Record (and deconstruction) patterns

Given a record:

record IntBox(int i) { }

should the following switch be considered exhaustive?

IntBox ib = ...
switch (ib) {
    case IntBox(int i): ...
}

The pattern IntBox(int i) is not unconditional on IntBox, because it doesn’t match null (which is a valid run time value of IntBox). But the above switch certainly should be considered exhaustive; requiring a match-all clause, or even a case null label here would help no one. Given a record class R with an x component, the record pattern R(p) matches a value if the value is instanceof R and (recursively) if the record value’s x component value matches the pattern p. The pattern R(p) is considered exhaustive for R if p is exhaustive for the type of the x component of R.

The pattern IntBox(int i) cannot be considered to match null, even though null can be cast to IntBox. This is because, in general, to extract a record value’s component value, after casting the value to the record type, we invoke the component accessor method on the resulting reference; if the candidate is null, this invocation will fail.

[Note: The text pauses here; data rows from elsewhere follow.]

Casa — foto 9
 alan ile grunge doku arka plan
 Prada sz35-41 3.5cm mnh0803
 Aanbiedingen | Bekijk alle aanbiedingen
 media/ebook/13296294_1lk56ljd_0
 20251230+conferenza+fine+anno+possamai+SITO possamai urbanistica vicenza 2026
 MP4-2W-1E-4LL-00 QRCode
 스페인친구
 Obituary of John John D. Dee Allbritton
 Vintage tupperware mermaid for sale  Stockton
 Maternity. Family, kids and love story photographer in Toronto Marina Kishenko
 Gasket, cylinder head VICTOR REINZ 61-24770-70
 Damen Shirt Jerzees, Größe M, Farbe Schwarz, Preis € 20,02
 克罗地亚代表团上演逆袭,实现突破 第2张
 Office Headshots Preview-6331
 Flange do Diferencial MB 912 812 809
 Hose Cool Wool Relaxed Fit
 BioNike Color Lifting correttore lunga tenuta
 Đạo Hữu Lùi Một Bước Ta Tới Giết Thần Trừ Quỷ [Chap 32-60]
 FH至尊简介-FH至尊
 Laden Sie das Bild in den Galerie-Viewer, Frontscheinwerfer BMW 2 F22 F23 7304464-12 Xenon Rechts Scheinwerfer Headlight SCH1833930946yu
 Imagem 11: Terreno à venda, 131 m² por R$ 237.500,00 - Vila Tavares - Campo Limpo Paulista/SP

Just as with the earlier cases, the remainder for any record pattern always includes null.

Nested patterns

Nested patterns are also a source of remainder. Say we have:

record Box<T>(T t) { }

and a switch:

Box<Box<String>> bbs = ...
switch (bbs) {
    case Box(Box(String s)): ...
}

First, is this switch exhaustive? By the above definition, Box(Box(String s)) is exhaustive for the type Box<Box<String>> if the nested pattern Box(String s) is exhaustive for Box<String>; by the same rule, this is exhaustive if String s is exhaustive for String, which it is, by virtue of being unconditional. So the switch is exhaustive.

So, what is the remainder? This is where it gets interesting, and why we’ve bothered to include null in the remainder for the previous examples even when it might appear to be irrelevant because of the null hostility of switch. The remainder here clearly includes null, but it also includes a Box value with a null component value! More generally, for a record pattern R(p) where r is in the remainder of p for the component type of R, the remainder includes an R value with r as its component value.

Nested patterns and sealed types

Let’s put together nested patterns with sealed types.

sealed interface Fruit permits Apple, Orange { }
final class Apple  implements Fruit { }
final class Orange implements Fruit { }

Box<Fruit> bf = ...
switch (bf) {
    case Box(Apple a): ...
    case Box(Orange o): ...
}

Is this switch exhaustive on Box<Fruit>? Together, the patterns Apple a and Orange o are exhaustive on Fruit, with remainder containing null and any novel subtype of Fruit. So Box(Apple a) and Box(Orange o) are exhaustive on Box<Fruit>. The remainder includes a Box value with a null component value, and also Box values whose component value’s type is a novel subtype of Fruit. (The rules get more complicated when the record has more than one component.)

It’s complicated, but at its heart it’s simple

This may all seem complicated but, at its heart, it derives from some straightforward rules about how patterns are exhaustive for a type:

A set of patterns containing a type pattern T t is exhaustive for T and any of its subtypes;
A set of patterns is exhaustive for a sealed type if it is exhaustive for its permitted direct subtypes;
A set of patterns containing a record pattern R(P) is exhaustive for R if P is exhaustive for the component type of R; and
A set of patterns containing the record patterns R(P0) .. R(Pn) is exhaustive for R if the set of patterns P0..Pn is exhaustive for R’s component type.

The remainder of an exhaustive set of patterns is the set of values that do not match any pattern in the set. These are the ‘weird’ values that might appear at run time, but for which it would be unreasonable or even counter-productive to require that they be explicitly handled every time in every switch.